Reading text:
----
Department of Education eliminates 2011 Fulbright-Hays funding

ANN ARBOR, MICH., Sept. 8, 2011—Doctoral students nationwide who applied last year for Department of Education funding through the Fulbright-Hays Doctoral Dissertation Research Abroad (DDRA) program found themselves in a quandary this spring. Instead of making award offers, the Education Department canceled the fellowship program altogether for fiscal year 2011.

“The news of the cancelation of the Fulbright-Hays DDRA competition was devastating,” said applicant Jeremy Ledger, a doctoral student in U-M’s Department of History. “Cutting this program has jeopardized a lot of projects.”

The Fulbright-Hays program provides grants to colleges and universities to fund individual doctoral students who wish to conduct research abroad for periods of six to 12 months. Designed to foster U.S. competence and expertise in foreign languages and area or international studies, the program was slated to disburse nearly $6 million for student research.

A total of 19 U-M doctoral students from departments and schools throughout U-M’s campus applied for the prestigious fellowship. The U-M International Institute (II), which handles the administration of the program on campus, immediately contacted applicants regarding their funding levels. Nine students had acquired sufficient funds through other prominent grants, including the Department of State U.S. Student Fulbright fellowship, which was not affected by Education Department cutbacks.
----
Listing:

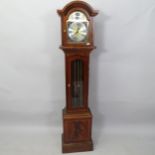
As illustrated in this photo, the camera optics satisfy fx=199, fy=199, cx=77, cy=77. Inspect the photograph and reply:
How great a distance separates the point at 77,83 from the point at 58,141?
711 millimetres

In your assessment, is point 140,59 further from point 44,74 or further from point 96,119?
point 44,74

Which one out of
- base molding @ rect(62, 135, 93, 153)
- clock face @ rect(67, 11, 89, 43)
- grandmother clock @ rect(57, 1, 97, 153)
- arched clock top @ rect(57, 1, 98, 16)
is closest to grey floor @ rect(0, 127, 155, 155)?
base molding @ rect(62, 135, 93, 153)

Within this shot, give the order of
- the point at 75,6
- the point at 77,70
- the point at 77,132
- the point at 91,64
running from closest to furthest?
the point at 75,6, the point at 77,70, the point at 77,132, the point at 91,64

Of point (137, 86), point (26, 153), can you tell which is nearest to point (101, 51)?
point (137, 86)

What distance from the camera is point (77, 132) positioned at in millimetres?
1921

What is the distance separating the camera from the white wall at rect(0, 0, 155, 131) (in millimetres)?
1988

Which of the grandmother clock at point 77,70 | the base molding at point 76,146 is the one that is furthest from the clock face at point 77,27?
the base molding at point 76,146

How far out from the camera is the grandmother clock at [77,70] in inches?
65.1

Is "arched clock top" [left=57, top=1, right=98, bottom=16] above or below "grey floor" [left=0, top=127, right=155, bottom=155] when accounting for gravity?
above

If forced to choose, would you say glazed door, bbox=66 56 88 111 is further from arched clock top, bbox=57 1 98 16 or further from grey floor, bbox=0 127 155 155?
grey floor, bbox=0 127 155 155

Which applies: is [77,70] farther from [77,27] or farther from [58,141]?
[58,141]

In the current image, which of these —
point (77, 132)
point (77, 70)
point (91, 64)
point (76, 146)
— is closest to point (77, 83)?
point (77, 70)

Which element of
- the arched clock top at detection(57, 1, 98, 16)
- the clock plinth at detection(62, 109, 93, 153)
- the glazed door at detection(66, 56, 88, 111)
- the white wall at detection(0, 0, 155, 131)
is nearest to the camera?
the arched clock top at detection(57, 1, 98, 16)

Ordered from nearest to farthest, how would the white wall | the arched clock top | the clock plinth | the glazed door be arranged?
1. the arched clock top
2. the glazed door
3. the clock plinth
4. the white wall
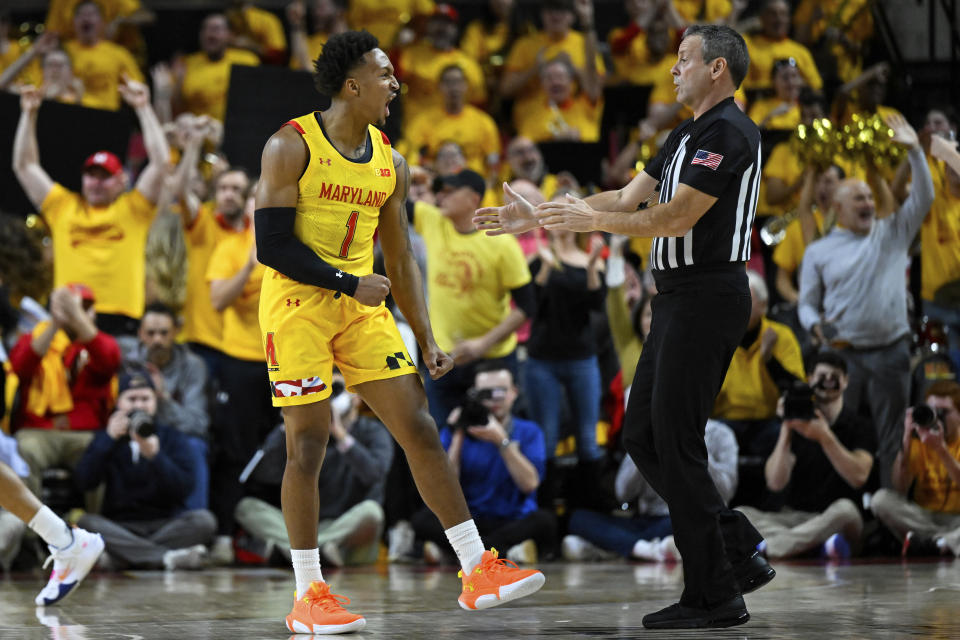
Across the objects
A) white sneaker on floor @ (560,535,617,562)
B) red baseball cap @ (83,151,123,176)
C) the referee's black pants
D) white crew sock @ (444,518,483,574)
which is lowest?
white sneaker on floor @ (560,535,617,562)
----
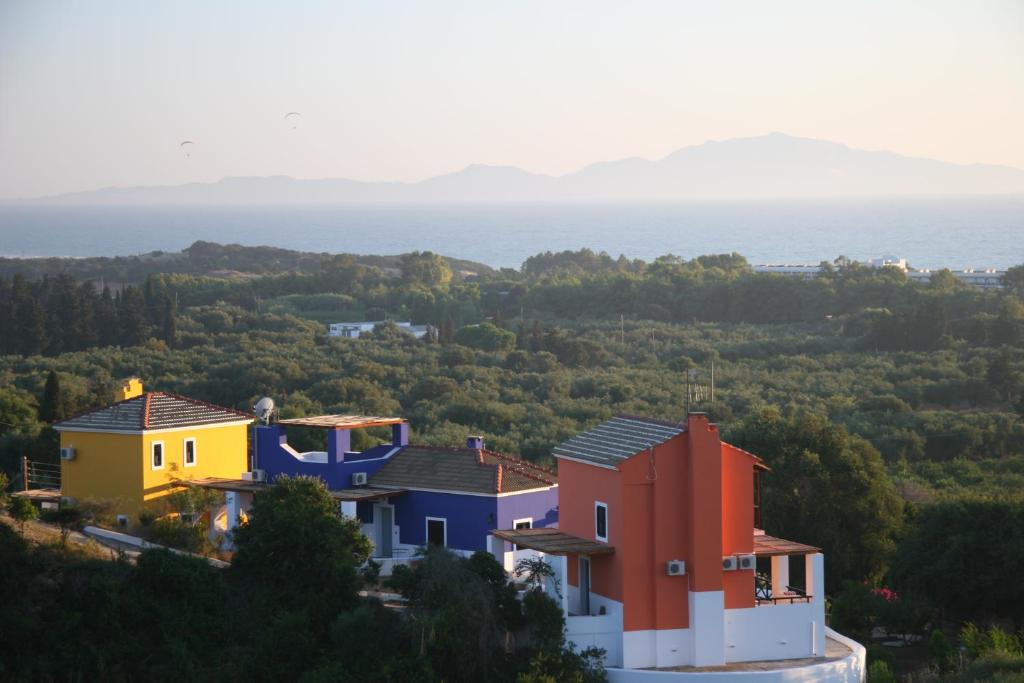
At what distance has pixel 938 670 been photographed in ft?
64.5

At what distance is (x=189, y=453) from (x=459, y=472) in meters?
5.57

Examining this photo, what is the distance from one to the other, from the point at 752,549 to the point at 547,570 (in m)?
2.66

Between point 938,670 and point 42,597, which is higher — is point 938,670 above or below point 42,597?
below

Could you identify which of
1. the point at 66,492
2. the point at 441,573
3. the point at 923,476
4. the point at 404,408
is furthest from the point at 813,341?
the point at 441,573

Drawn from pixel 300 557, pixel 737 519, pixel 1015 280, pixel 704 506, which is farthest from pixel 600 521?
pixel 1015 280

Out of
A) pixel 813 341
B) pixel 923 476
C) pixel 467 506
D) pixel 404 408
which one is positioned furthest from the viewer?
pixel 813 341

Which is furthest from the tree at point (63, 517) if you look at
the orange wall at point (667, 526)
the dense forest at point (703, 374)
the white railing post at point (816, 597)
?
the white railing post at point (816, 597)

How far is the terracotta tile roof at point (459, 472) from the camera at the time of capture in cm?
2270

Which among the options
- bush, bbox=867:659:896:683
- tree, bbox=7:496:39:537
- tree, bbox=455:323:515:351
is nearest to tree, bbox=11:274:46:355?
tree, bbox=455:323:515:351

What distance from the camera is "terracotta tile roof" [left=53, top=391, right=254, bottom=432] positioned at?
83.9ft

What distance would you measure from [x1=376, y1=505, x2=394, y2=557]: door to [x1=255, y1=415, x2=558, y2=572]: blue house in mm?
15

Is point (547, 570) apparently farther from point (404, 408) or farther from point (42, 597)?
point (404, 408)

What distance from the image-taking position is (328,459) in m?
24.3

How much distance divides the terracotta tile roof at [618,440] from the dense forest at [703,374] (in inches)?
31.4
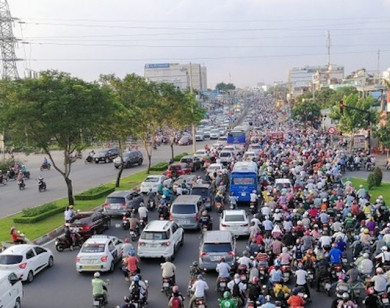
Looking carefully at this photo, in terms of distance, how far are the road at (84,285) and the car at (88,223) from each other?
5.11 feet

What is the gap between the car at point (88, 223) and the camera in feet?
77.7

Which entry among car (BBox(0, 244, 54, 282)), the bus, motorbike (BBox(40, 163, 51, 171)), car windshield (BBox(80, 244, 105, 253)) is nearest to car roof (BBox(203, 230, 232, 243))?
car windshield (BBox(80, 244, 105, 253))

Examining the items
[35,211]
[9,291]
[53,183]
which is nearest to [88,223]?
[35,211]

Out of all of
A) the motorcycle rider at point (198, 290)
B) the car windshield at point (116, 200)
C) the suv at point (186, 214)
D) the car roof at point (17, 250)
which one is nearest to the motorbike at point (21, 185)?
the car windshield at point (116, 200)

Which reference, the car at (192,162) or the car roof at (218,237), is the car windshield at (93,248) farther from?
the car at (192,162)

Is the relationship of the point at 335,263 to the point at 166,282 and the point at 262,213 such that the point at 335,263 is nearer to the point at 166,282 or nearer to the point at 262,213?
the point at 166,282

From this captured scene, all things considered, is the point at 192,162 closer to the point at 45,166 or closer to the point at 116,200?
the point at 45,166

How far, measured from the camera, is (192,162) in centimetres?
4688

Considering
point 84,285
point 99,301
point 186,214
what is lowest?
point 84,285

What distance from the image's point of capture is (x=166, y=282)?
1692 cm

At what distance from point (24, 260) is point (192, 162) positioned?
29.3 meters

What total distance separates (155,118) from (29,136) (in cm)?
----
Tasks and exercises:
a. Decide whether each statement agrees with the article on the canceled Fulbright-Hays funding: (i) The Education Department canceled the DDRA fellowship program for fiscal year 2011. (ii) The Fulbright-Hays program funds research abroad for periods of up to two years. (iii) The Department of State U.S. Student Fulbright fellowship was also affected by the cutbacks. For each, answer yes or no and quote the deciding words from the article.
b. Resume the article on the canceled Fulbright-Hays funding, starting after its final sentence.

Answers to each task:
a.
(i) Yes: "the Education Department canceled the fellowship program altogether for fiscal year 2011."
(ii) No: "for periods of six to 12 months."
(iii) No: "which was not affected by Education Department cutbacks."

b.
“The loss of funding through the Fulbright-Hays program was a significant blow to students who often combine grant funding to cover their research expenses,” said International Institute Director Ken Kollman. “From the beginning, the II was committed to finding ways to support the remaining doctoral students who would face significant educational and career setbacks without this key funding to support their research.”

As II leadership reviewed the budget to see how they might allocate funding for the remaining students, they received word from the nonprofit Institute of International Education that the Mellon Foundation had agreed to provide one-time emergency awards for the 80 top-scoring Fulbright-Hays DDRA applicants nationwide, including three from U-M. This was approximately half of the number typically funded through Fulbright-Hays.

“It was amazing how quickly the International Institute worked to help all Fulbright-Hays applicants meet a certain level of research funding in the face of cuts from the Department of Education,” said Nora Hauk, a doctoral student in the Department of Anthropology and Mellon award recipient. “If I had not received funding from the Mellon Foundation, I may have had to push my research start date back much further. I am certain that this support will help me to do the best possible field research.”

The II supplied support to seven students in amounts ranging from $3,000 to $15,000 who would not otherwise have had sufficient funding to complete their research abroad.

“Although we are pleased that we were able to provide financial support for these students to continue their doctoral research, this is not sustainable in the long-term,” said Kollman. “This loss of funding is a very serious problem. Without it, even more burden falls on the students to find alternate funding sources.”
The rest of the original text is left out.